The shrimp, property of Vernon, Calif.-based seafood importer Red Chamber Co., was being stored at Mercury Cold Storage Inc., a public warehouse in Dover, Fla.

FDA's discovery of the spoiled shrimp in June 1995 stemmed from a tip received in FDA's Florida district office that decomposed shrimp from India might be stored in a Tampa-area warehouse.

The resulting investigation led to Mercury Cold Storage, which FDA's Tampa Bay resident post inspected on June 6, 1995. FDA inspectors noticed the facility was storing immense quantities of imported shrimp. A list provided by the warehouse showed that about 75 percent of the stored shrimp came from China and the rest from India, Malaysia, and other Asian countries.

One week later, FDA Tampa Bay resident post inspector Erny Clausnitzer returned to Mercury Cold Storage and collected five samples of Chinese shrimp stored under Red Chamber's account. FDA's Atlanta laboratory found four of the five specimens decomposed. Based on the analysis, FDA officials believed that the majority of the shrimp at Mercury could be decomposed. But before taking any action, they needed to know the true extent of decomposition.

"We couldn't sample all of it," says Clausnitzer. "Literally tons and tons of it were in the warehouse." So FDA devised a statistical method for testing a small group of samples that would represent Red Chamber's entire shrimp inventory at Mercury Cold Storage.

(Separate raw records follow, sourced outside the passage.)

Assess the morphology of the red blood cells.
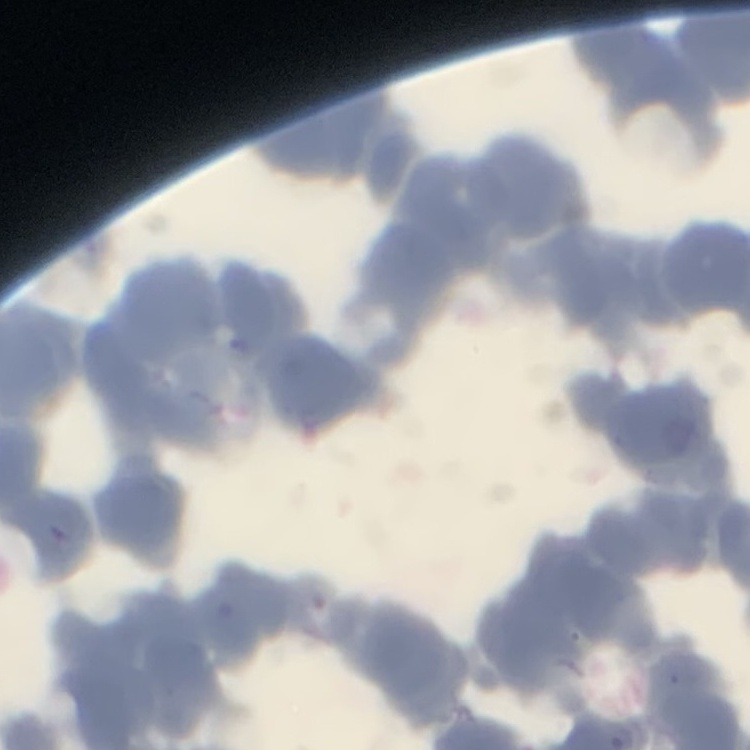
They show rouleaux formation.

Summary:
  - Preparation: thin blood smear
  - Image type: square crop of a larger photomicrograph
  - Stain: Field's or GiemsaOutline each blood parasite and name the species.
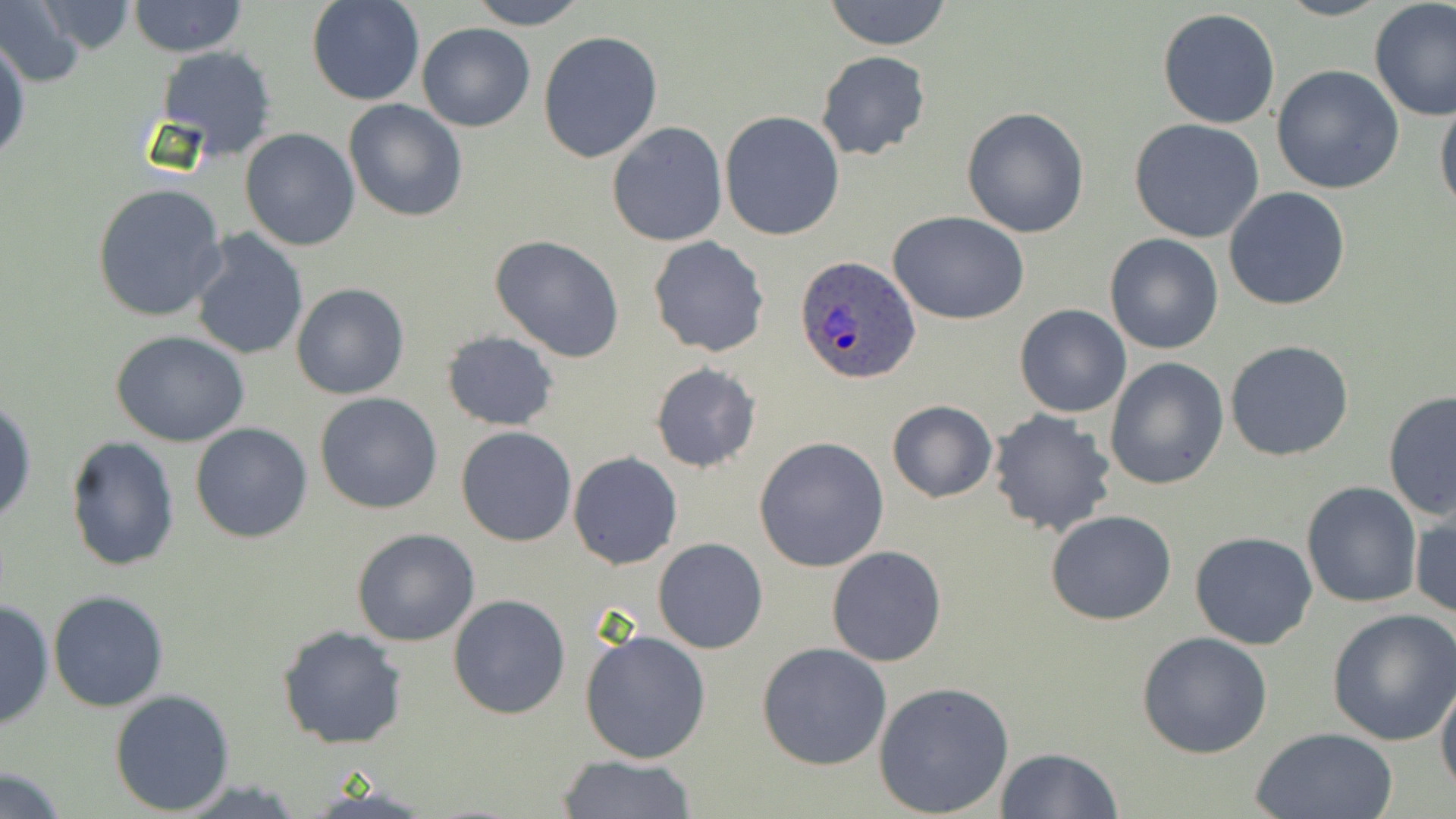
Approximate bounding boxes as [x1, y1, x2, y2] in pixels.
Plasmodium ovale-infected red blood cells: [794, 255, 922, 386].
No Plasmodium falciparum, Plasmodium malariae, Plasmodium vivax, Babesia divergens, or Trypanosoma brucei observed.

Summary:
  - Uninfected red blood cell locations: [0, 0, 88, 89], [306, 0, 425, 106], [467, 0, 588, 29], [822, 0, 953, 51], [1368, 0, 1456, 120], [28, 1, 144, 57], [128, 1, 247, 58], [1157, 8, 1282, 129], [417, 23, 535, 132], [538, 30, 665, 163], [1, 32, 29, 164], [154, 46, 279, 161], [816, 50, 930, 161], [1270, 65, 1404, 194], [1434, 96, 1456, 219], [343, 99, 470, 222], [961, 107, 1090, 238], [720, 110, 845, 241], [1129, 118, 1267, 244], [607, 123, 728, 247], [240, 127, 361, 250], [92, 182, 228, 324], [1223, 187, 1351, 311], [889, 212, 1029, 325], [187, 230, 309, 360], [1102, 233, 1225, 355], [491, 234, 625, 361], [647, 237, 770, 357], [292, 283, 409, 400], [1014, 304, 1132, 418], [440, 329, 561, 431], [110, 330, 252, 446], [1225, 340, 1354, 462], [1104, 357, 1229, 489], [649, 361, 763, 474], [1382, 390, 1456, 523], [315, 392, 442, 513], [1, 398, 36, 527], [886, 398, 998, 504], [987, 409, 1118, 539], [189, 422, 313, 544], [456, 427, 578, 547], [63, 435, 181, 574], [755, 436, 890, 573], [568, 451, 683, 570], [1301, 480, 1422, 609], [1411, 508, 1455, 622], [1046, 510, 1176, 626], [351, 528, 480, 647], [1190, 531, 1317, 649], [653, 538, 768, 654], [827, 546, 947, 666], [48, 589, 170, 712], [447, 593, 571, 720], [0, 597, 53, 731], [1327, 608, 1456, 745], [278, 625, 407, 750], [579, 627, 711, 764], [1136, 631, 1274, 758], [757, 642, 891, 771], [1435, 673, 1456, 797], [874, 679, 1014, 817], [109, 688, 235, 813], [1250, 727, 1399, 818], [993, 747, 1123, 818], [557, 755, 698, 817], [0, 766, 71, 819]
  - Slide-level diagnosis: Plasmodium ovale
  - Magnification: 1000x
  - Field of view: single
  - Modality: light microscopy
  - Stain: May-Grünwald-Giemsa
  - Preparation: thin blood smear
  - Image size: 1456×819 pixelsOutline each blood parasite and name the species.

On July 18, five FDA officials collected a sample from each of 33 lots of frozen shrimp. Of these, 21 were decomposed, and one contained potentially dangerous Salmonella bacteria. Combining this outcome with analysis results from the previous month, FDA officials concluded that 27 of 38 lots of Red Chamber's stored shrimp--or 71 percent--violated federal law by being decomposed or tainted with bacteria.

Meanwhile, Florida state officials placed a "stop sale" on the 27 lots of Red Chamber's product confirmed to be decomposed or contaminated, which barred the shrimp from being moved from the warehouse without state permission. Red Chamber exported the rest of the shrimp stored at the warehouse that was not under the state's stop sale order.

On Aug. 29, deputy U.S. marshals seized the 27 lots, weighing almost 132 metric tons (145 tons). At press time in April, the shrimp, worth an estimated $900,000, was in frozen storage at Mercury Cold Storage awaiting destruction.